John Chicano

Personal information
- Full name: John Leerams Chicano
- Nickname: Rambo
- Born: October 6, 1991 (age 34) Subic, Philippines

Sport
- Country: Philippines
- Coached by: Melvyn Fausto

Medal record
| Event | 1st | 2nd | 3rd |
| Southeast Asian Games | 2 | 1 | 0 |
| Total | 2 | 1 | 0 |
Representing Philippines
Men's triathlon
Southeast Asian Games
| Gold medal – first place | 2019 Philippines | Individual |
| Gold medal – first place | 2019 Philippines | Mixed Relay |
| Silver medal – second place | 2017 Putrajaya | Individual |

= John Chicano =

Filipino triathlete (born 1991)

John Leerams Chicano (born October 6, 1991), popularly known as Rambo in the triathlon community,
is a professional Filipino triathlete. He won a gold medal at the 2019 Southeast Asian Games men's triathlon at Subic Bay Boardwalk in Zambales.

==Career==
Prior to becoming a triathlete, Chicano was a cyclist competing in junior competitions. In 2007, he had to work in a bicycle shop so he could earn a living to support his child. The owner of the shop was Coach Melvin Fausto, a coach for the Triathlon Association of the Philippines (TRAP). Fausto saw potential in Chicano and trained him to become a bicycle mechanic and later taught him on how to become a triathlete. Prior to training under Fausto, Chicano had no experience in how to swim and had to be taught in swimming for three months. Within a year, Chicano became competitive enough to be able to participate and win races at the Subic International Triathlon. He became a member of the national team in 2009.

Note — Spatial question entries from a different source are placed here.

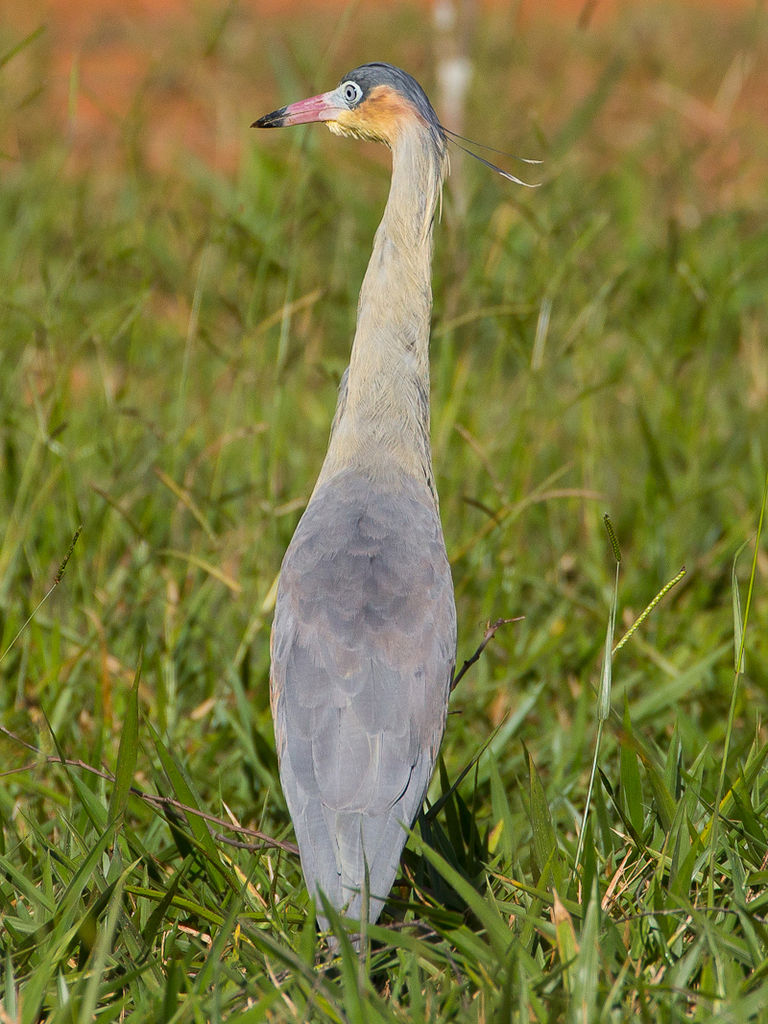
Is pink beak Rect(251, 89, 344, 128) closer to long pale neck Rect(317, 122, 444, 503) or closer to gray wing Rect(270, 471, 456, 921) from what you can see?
long pale neck Rect(317, 122, 444, 503)

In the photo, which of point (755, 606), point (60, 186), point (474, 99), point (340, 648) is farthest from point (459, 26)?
point (340, 648)

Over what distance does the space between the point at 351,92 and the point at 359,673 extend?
4.28ft

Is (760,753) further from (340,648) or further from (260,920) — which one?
(260,920)

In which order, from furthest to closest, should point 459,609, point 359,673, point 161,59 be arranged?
point 161,59
point 459,609
point 359,673

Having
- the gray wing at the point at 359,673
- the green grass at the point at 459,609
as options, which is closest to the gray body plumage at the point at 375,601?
the gray wing at the point at 359,673

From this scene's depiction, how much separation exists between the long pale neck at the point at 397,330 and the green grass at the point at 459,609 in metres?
0.38

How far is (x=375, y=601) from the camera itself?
89.7 inches

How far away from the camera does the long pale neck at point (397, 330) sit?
2.47 meters

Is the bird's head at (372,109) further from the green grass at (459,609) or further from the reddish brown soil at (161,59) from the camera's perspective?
the reddish brown soil at (161,59)

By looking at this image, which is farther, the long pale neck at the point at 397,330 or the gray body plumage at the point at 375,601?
the long pale neck at the point at 397,330

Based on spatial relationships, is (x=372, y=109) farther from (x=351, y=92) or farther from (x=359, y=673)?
(x=359, y=673)

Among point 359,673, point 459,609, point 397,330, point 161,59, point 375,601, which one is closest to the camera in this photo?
point 359,673

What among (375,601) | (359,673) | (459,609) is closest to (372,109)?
(375,601)

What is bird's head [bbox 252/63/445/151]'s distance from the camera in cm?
249
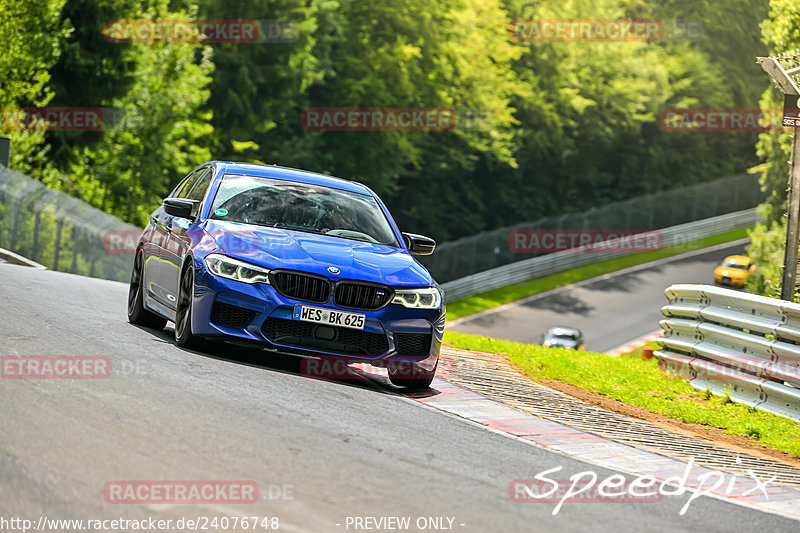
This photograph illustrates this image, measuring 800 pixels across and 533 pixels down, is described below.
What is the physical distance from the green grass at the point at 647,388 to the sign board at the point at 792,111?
3173 millimetres

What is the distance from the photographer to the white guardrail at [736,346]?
1108 cm

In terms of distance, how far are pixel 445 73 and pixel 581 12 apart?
571 inches

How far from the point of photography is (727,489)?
734 cm

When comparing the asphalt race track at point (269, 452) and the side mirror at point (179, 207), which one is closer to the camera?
the asphalt race track at point (269, 452)

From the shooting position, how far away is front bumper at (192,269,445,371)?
8.95 meters

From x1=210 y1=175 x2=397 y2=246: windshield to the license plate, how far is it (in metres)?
1.21

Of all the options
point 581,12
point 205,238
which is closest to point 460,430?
point 205,238

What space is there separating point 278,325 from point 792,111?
6.92 meters

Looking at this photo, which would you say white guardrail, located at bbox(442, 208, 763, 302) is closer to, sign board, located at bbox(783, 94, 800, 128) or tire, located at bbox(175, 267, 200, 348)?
sign board, located at bbox(783, 94, 800, 128)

Chicano competed at the Southeast Asian Games. He represented the Philippines in the 2017 edition in Kuala Lumpur along with Nikko Huelgas in triathlon. He settled for silver after he helped his compatriot, Huelgas in the cycling leg of the men's triathlon event who eventually won the gold medal. Chicano himself won gold in the 2019 edition hosted at home in the Philippines with the men's triathlon event held in Subic.

==Personal life==
Chicano was born on October 6, 1991, in Olongapo City, Zambales. He is a father of two children.